** Task directions **
Looking at the entries below, how many lines include the word "camera"? Answer with the number alone.

--------------------

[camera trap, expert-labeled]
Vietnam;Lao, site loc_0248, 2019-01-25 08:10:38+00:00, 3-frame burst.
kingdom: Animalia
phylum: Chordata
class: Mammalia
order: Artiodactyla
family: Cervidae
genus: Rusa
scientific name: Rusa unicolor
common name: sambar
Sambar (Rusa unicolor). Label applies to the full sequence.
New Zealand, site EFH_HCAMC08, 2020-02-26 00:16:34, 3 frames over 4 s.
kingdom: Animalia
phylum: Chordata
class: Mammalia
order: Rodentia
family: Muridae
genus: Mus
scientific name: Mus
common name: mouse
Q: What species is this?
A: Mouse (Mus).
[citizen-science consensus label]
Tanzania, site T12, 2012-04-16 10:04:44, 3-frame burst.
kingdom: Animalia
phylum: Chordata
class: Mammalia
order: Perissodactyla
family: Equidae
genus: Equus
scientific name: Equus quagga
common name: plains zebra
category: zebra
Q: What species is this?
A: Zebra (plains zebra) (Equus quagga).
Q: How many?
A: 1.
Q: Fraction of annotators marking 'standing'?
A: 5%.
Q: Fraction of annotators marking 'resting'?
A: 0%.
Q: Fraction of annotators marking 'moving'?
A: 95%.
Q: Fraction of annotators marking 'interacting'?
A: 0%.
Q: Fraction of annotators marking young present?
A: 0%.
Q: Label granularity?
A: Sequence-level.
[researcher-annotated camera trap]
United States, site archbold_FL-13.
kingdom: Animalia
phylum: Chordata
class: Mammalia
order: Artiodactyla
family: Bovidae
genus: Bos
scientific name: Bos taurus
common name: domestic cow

--------------------

** Exercise result **
2